Requirement -
Repeat, exactly and in full, the lines of the listing below, but without any pictures.

Given information -
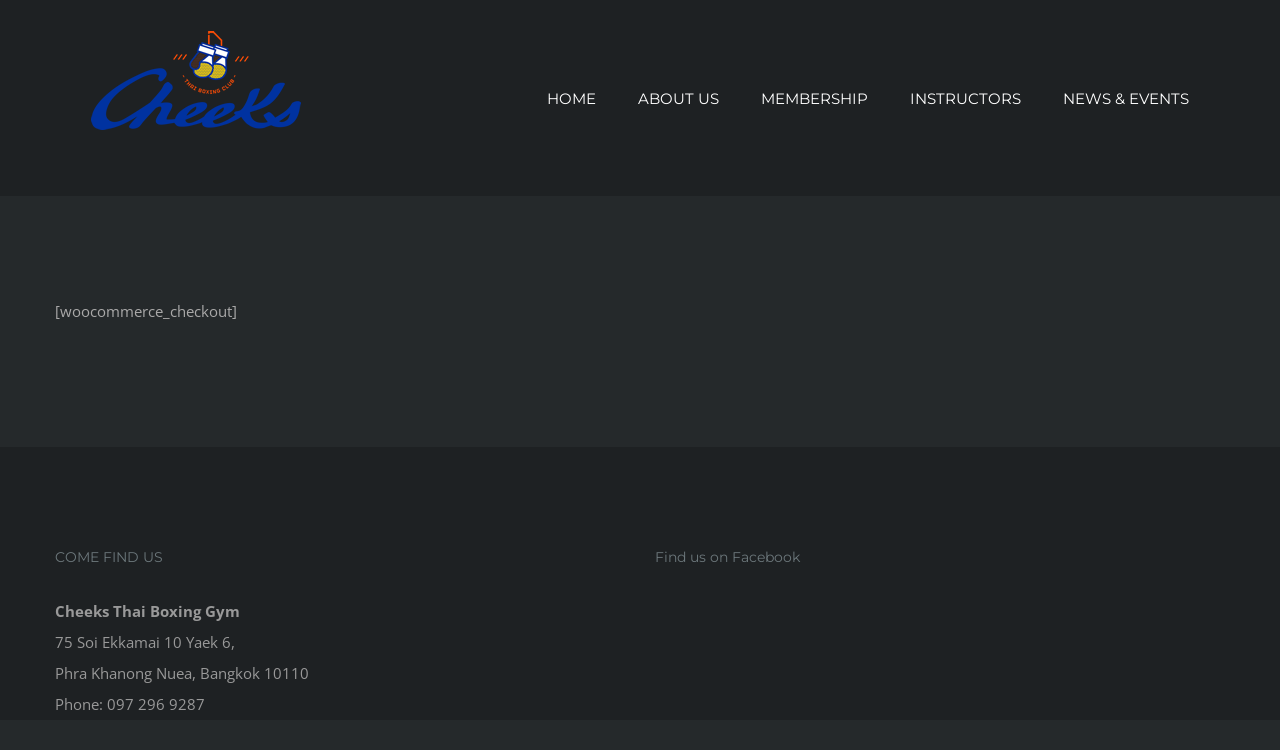

--- FILE ---
content_type: text/plain
request_url: https://www.google-analytics.com/j/collect?v=1&_v=j102&a=1666087481&t=pageview&_s=1&dl=https%3A%2F%2Fcheeksthaiboxing.com%2Fcheckout%2F&ul=en-us%40posix&dt=Checkout%20%E2%80%93%20Cheeks%20Thai%20Boxing%20Gym&sr=1280x720&vp=1280x720&_u=IEBAAEABAAAAACAAI~&jid=1498463207&gjid=1583339464&cid=1042550290.1762011128&tid=UA-68380128-1&_gid=1101281377.1762011128&_r=1&_slc=1&z=1364875932
body_size: -452
content:
2,cG-H1K9TT4W4E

Response -
--- FILE ---
content_type: text/plain
request_url: https://www.google-analytics.com/j/collect?v=1&_v=j102&a=1666087481&t=pageview&_s=1&dl=https%3A%2F%2Fcheeksthaiboxing.com%2Fcheckout%2F&ul=en-us%40posix&dt=Checkout%20%E2%80%93%20Cheeks%20Thai%20Boxing%20Gym&sr=1280x720&vp=1280x720&_u=IEBAAEABAAAAACAAI~&jid=1498463207&gjid=1583339464&cid=1042550290.1762011128&tid=UA-68380128-1&_gid=1101281377.1762011128&_r=1&_slc=1&z=1364875932
body_size: -452
content:
2,cG-H1K9TT4W4E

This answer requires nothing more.